#### [Excerpt to read]
Connection Between Cleft Lip and Cleft Palate
Cleft lip and cleft palate are both birth defects of the mouth. The combination of cleft lip and cleft palate is one of the most common birth defects. Although research continues on specific causes of cleft lip and cleft palate, they may result from sporadic or inherited genetic mutations or from certain maternal environmental exposures (for example, from smoking) during pregnancy.
Both of these birth defects form early in fetal development and can occur independently of each other (isolated) or in combination.
Cleft lip is one or more splits (clefts) in the upper lip. Cleft lip can range from a small indentation in the lip to a split in the lip that may extend up into one or both nostrils. Cleft lip develops in about the sixth to eighth week of gestation, when structures in the upper jaw do not fuse properly and the upper lip does not completely merge. Sometimes the nasal cavity, palate, and upper teeth are also affected.

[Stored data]
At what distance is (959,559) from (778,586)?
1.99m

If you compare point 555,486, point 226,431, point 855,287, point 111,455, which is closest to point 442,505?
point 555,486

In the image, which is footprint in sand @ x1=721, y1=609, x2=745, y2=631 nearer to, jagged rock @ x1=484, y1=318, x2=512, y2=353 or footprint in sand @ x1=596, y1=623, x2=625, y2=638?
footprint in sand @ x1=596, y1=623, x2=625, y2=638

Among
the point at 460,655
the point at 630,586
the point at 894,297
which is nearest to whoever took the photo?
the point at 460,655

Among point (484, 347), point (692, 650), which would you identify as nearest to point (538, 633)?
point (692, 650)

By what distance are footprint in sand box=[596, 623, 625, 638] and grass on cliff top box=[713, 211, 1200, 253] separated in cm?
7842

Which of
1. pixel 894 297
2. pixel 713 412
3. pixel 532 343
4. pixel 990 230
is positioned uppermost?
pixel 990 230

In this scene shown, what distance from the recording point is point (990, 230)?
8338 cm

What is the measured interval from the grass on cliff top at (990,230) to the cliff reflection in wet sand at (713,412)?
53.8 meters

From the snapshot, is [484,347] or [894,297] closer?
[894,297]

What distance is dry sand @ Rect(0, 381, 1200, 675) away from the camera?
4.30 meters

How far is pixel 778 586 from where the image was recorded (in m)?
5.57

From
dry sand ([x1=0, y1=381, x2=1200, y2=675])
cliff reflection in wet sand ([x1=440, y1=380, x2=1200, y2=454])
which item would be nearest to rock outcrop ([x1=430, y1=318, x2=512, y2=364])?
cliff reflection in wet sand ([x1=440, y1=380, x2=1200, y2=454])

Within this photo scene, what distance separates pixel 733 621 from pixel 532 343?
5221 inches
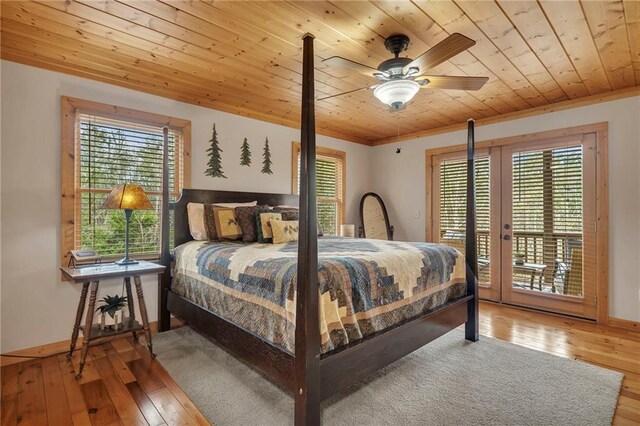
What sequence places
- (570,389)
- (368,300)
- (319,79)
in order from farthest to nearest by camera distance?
1. (319,79)
2. (570,389)
3. (368,300)

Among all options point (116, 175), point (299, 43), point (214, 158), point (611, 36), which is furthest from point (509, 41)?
point (116, 175)

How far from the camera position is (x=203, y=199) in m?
3.61

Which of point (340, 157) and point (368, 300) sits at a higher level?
point (340, 157)

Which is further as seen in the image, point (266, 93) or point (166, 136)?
point (266, 93)

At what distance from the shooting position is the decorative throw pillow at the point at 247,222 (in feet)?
10.7

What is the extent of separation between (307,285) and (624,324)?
3.71 m

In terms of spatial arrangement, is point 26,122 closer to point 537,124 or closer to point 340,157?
point 340,157

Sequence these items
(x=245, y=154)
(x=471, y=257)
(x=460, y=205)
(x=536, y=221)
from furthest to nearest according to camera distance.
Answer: (x=460, y=205), (x=245, y=154), (x=536, y=221), (x=471, y=257)

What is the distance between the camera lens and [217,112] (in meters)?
3.79

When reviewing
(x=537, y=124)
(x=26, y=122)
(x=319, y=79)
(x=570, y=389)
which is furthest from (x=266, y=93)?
(x=570, y=389)

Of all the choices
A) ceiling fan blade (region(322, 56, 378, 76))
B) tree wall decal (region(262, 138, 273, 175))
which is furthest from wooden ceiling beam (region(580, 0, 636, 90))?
tree wall decal (region(262, 138, 273, 175))

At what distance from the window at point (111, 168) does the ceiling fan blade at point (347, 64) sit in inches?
83.5

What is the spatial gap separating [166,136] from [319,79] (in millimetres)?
1598

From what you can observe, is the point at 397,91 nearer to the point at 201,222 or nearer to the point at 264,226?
the point at 264,226
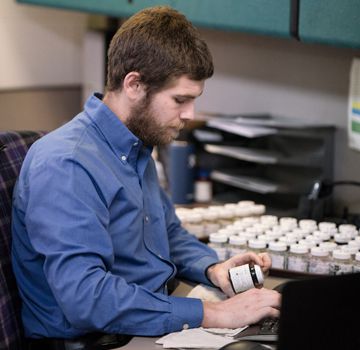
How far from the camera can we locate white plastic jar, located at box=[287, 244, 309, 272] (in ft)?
6.01

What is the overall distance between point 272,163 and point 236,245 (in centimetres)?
61

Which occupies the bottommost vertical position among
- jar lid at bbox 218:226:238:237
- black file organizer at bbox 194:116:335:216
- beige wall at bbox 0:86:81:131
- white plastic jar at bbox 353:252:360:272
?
white plastic jar at bbox 353:252:360:272

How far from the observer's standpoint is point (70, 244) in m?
1.41

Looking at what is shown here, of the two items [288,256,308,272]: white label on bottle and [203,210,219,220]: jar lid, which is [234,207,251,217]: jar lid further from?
[288,256,308,272]: white label on bottle

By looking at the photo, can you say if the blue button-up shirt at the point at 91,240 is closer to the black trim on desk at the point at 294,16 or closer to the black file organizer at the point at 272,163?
the black trim on desk at the point at 294,16

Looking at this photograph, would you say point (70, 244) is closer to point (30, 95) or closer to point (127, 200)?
point (127, 200)

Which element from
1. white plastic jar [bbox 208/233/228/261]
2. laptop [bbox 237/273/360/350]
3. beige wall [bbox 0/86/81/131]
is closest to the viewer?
laptop [bbox 237/273/360/350]

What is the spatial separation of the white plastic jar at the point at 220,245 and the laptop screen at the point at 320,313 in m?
0.79

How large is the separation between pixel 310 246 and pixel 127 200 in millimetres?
527

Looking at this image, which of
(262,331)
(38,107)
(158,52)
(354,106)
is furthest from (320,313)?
(38,107)

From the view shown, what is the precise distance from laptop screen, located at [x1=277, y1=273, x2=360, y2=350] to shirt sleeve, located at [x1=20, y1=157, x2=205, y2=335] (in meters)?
0.42

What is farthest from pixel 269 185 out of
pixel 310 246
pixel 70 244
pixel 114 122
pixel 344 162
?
pixel 70 244

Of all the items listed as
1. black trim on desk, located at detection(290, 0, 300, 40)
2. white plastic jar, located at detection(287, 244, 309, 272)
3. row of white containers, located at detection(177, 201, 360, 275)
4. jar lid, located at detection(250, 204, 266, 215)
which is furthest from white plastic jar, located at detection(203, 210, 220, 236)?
black trim on desk, located at detection(290, 0, 300, 40)

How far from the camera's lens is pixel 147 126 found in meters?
1.61
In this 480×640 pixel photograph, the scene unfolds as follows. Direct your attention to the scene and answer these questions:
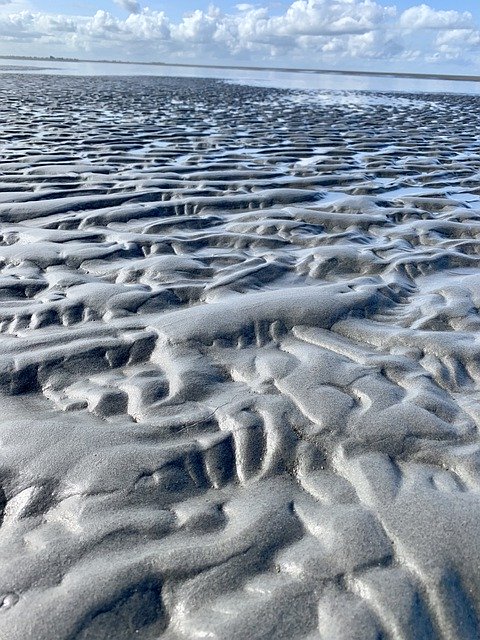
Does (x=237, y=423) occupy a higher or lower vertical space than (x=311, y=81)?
higher

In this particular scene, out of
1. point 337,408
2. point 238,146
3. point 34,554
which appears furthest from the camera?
point 238,146

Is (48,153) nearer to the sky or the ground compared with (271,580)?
nearer to the ground

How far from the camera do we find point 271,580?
182cm

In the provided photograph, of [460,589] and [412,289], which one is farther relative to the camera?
[412,289]

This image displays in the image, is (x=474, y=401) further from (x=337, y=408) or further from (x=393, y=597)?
(x=393, y=597)

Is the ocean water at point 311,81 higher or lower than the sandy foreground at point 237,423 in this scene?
lower

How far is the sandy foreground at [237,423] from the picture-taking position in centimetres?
176

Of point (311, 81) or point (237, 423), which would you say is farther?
point (311, 81)

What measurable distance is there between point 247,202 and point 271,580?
5271 millimetres

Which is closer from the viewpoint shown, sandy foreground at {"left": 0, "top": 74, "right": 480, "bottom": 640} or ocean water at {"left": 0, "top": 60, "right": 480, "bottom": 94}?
sandy foreground at {"left": 0, "top": 74, "right": 480, "bottom": 640}

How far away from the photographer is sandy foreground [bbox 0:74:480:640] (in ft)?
5.78

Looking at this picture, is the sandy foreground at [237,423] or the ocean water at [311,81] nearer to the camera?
the sandy foreground at [237,423]

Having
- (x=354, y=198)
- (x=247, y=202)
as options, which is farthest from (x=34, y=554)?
(x=354, y=198)

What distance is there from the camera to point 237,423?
257 cm
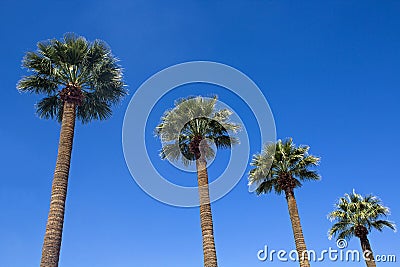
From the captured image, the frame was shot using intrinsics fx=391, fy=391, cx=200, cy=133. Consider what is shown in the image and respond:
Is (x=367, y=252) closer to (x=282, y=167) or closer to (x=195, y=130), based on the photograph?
(x=282, y=167)

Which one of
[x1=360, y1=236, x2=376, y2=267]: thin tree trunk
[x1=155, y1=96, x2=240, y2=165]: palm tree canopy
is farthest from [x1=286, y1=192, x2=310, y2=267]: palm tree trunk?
[x1=360, y1=236, x2=376, y2=267]: thin tree trunk

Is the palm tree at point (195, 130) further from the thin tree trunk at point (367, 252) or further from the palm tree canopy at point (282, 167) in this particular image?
the thin tree trunk at point (367, 252)

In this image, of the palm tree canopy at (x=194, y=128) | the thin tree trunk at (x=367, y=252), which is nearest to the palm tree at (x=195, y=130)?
the palm tree canopy at (x=194, y=128)

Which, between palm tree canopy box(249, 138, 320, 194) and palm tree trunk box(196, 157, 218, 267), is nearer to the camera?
palm tree trunk box(196, 157, 218, 267)

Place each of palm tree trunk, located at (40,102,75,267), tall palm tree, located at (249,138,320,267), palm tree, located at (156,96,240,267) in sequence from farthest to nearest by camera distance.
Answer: tall palm tree, located at (249,138,320,267) < palm tree, located at (156,96,240,267) < palm tree trunk, located at (40,102,75,267)

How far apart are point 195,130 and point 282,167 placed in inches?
318

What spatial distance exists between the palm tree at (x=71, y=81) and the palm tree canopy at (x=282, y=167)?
39.6 feet

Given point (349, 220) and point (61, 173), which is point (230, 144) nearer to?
point (61, 173)

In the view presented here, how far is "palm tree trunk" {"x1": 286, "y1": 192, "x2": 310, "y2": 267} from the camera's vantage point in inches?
926

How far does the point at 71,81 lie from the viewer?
60.5 feet

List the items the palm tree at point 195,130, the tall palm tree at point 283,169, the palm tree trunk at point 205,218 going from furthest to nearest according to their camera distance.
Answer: the tall palm tree at point 283,169
the palm tree at point 195,130
the palm tree trunk at point 205,218

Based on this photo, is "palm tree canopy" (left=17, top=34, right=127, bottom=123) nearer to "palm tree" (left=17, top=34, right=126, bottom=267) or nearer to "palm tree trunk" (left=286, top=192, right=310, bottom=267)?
"palm tree" (left=17, top=34, right=126, bottom=267)

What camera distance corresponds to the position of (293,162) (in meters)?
27.4

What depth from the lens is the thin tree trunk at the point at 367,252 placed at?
29.6 metres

#### [Tasks and exercises]
A. Reproduce the cleft lip and cleft palate passage from "Cleft lip is" up to and including "are also affected.".
B. Pick up the cleft lip and cleft palate passage after its last sentence and carry it on.
These lines have no connection to the passage about cleft lip and cleft palate.

#### [Replies]
A.
Cleft lip is one or more splits (clefts) in the upper lip. Cleft lip can range from a small indentation in the lip to a split in the lip that may extend up into one or both nostrils. Cleft lip develops in about the sixth to eighth week of gestation, when structures in the upper jaw do not fuse properly and the upper lip does not completely merge. Sometimes the nasal cavity, palate, and upper teeth are also affected.

B.
Cleft palate is an opening in the roof of the mouth that develops when the bones and tissues do not completely join during fetal growth, sometime between the seventh and twelfth weeks of gestation. The severity and type of cleft palate vary according to where the cleft occurs on the palate and whether all the layers of the palate are affected. A mild form of cleft palate may not be visible because tissue covers the cleft. A complete cleft palate involves all layers of tissue of the soft palate, extends to and includes the hard palate, and may continue to the lip and nose. Sometimes problems linked with cleft palate also include deformities of the nasal cavities and/or the partition separating them (septum).
Cleft lip, whether isolated or occurring with cleft palate, is more common in males; isolated cleft palate occurs more often in females. Cleft palate—with or without cleft lip—is sometimes linked with other health conditions, such as fetal alcohol syndrome or chromosomal syndromes like trisomy 13 and 18.